Collected data entries:
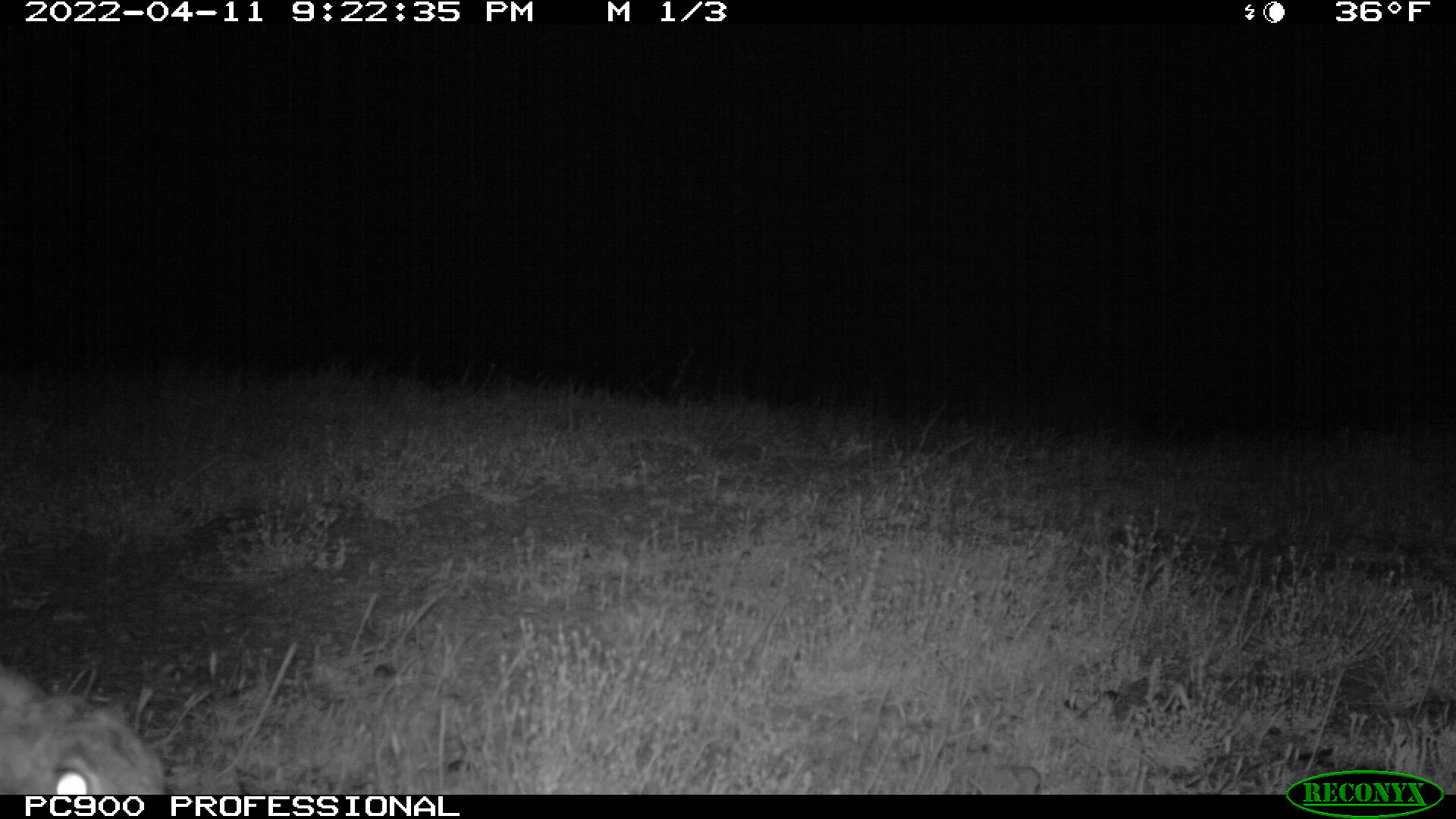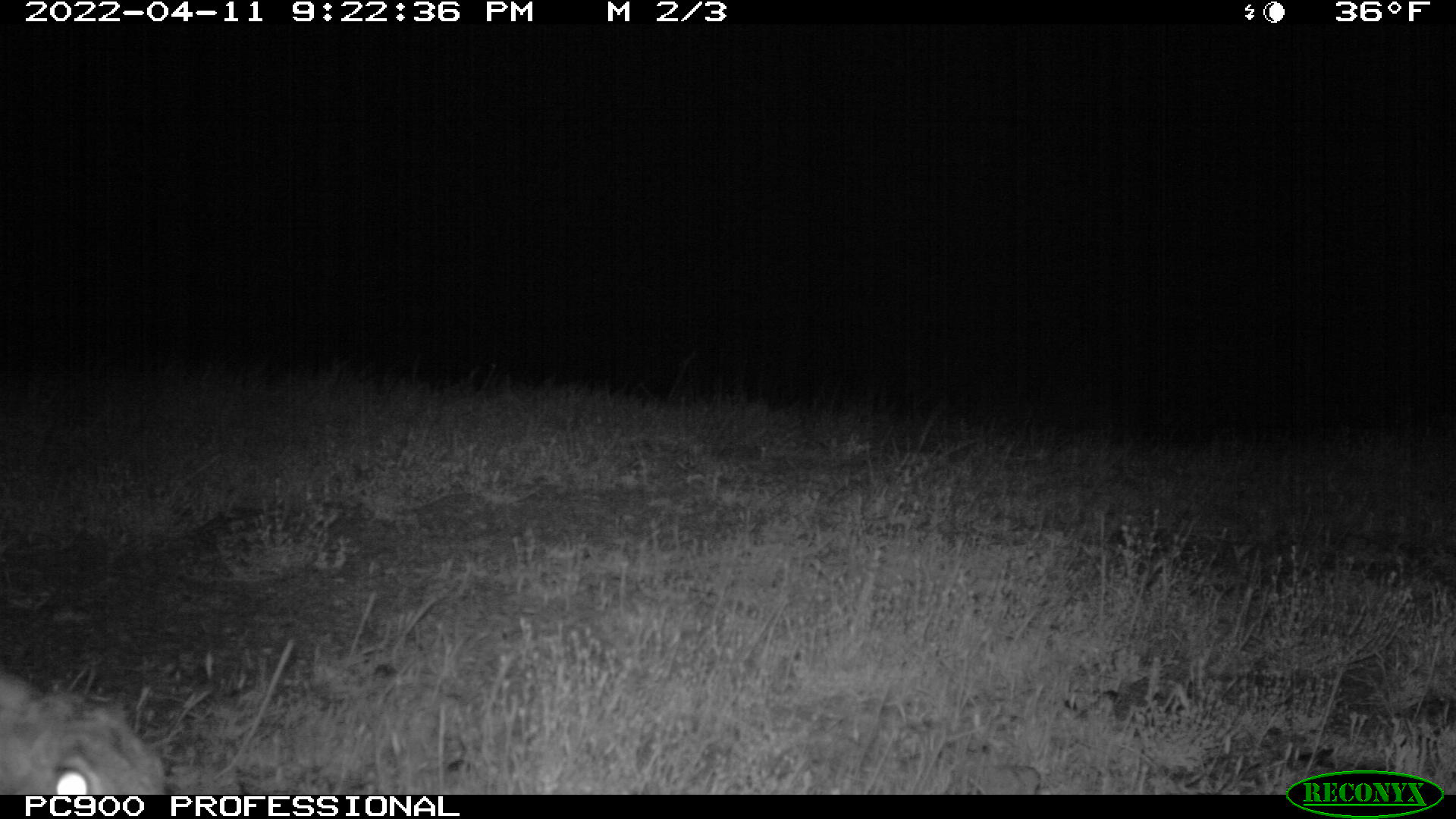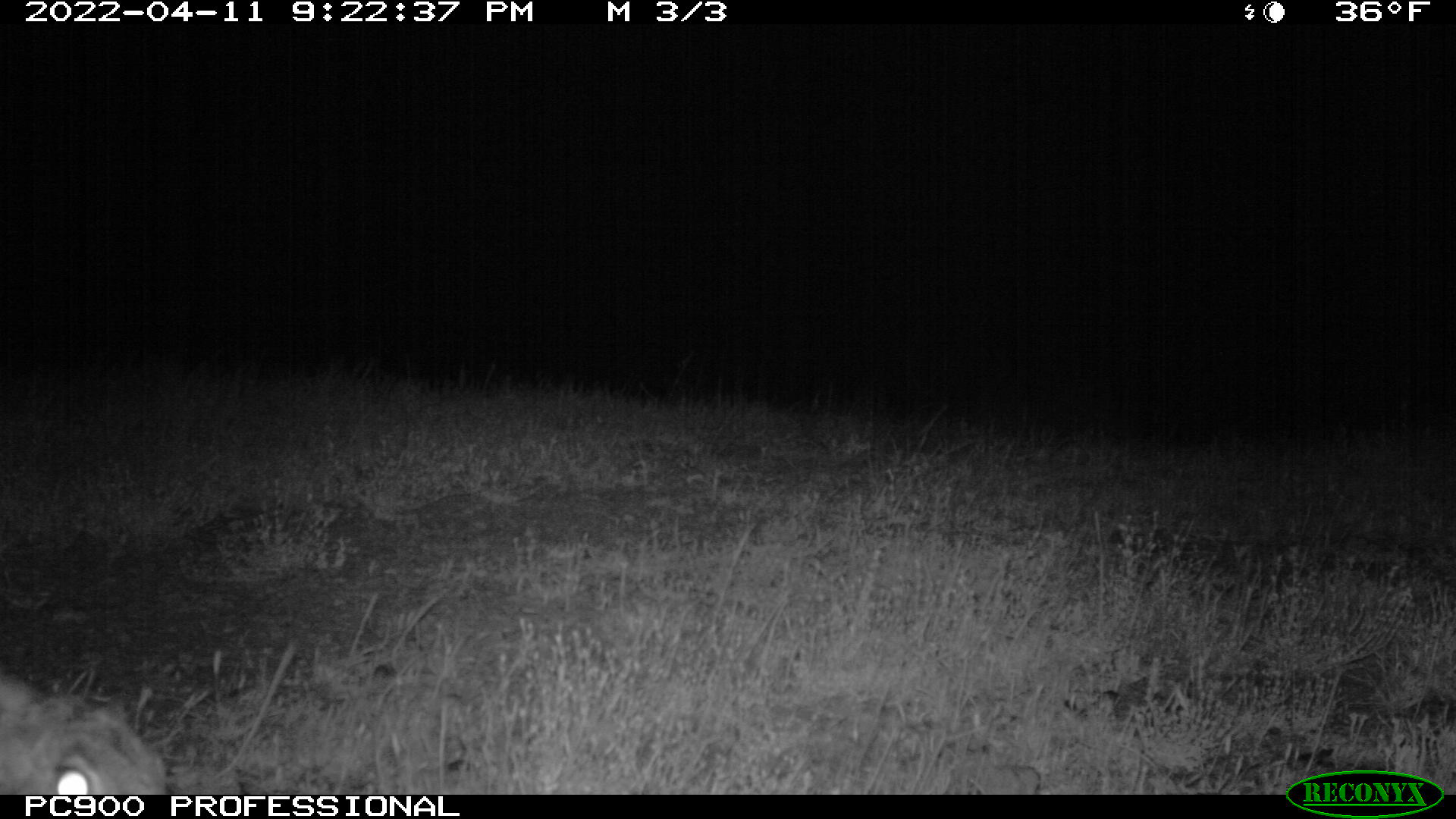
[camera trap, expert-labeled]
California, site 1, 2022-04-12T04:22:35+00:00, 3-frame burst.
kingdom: Animalia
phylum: Chordata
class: Mammalia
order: Lagomorpha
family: Leporidae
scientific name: Leporidae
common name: rabbit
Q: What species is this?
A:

▶ Exercise
Could you print the lines of the records above from the one containing "family: Leporidae" through the last, exactly and with no additions?

▶ Your solution
family: Leporidae
scientific name: Leporidae
common name: rabbit
Q: What species is this?
A:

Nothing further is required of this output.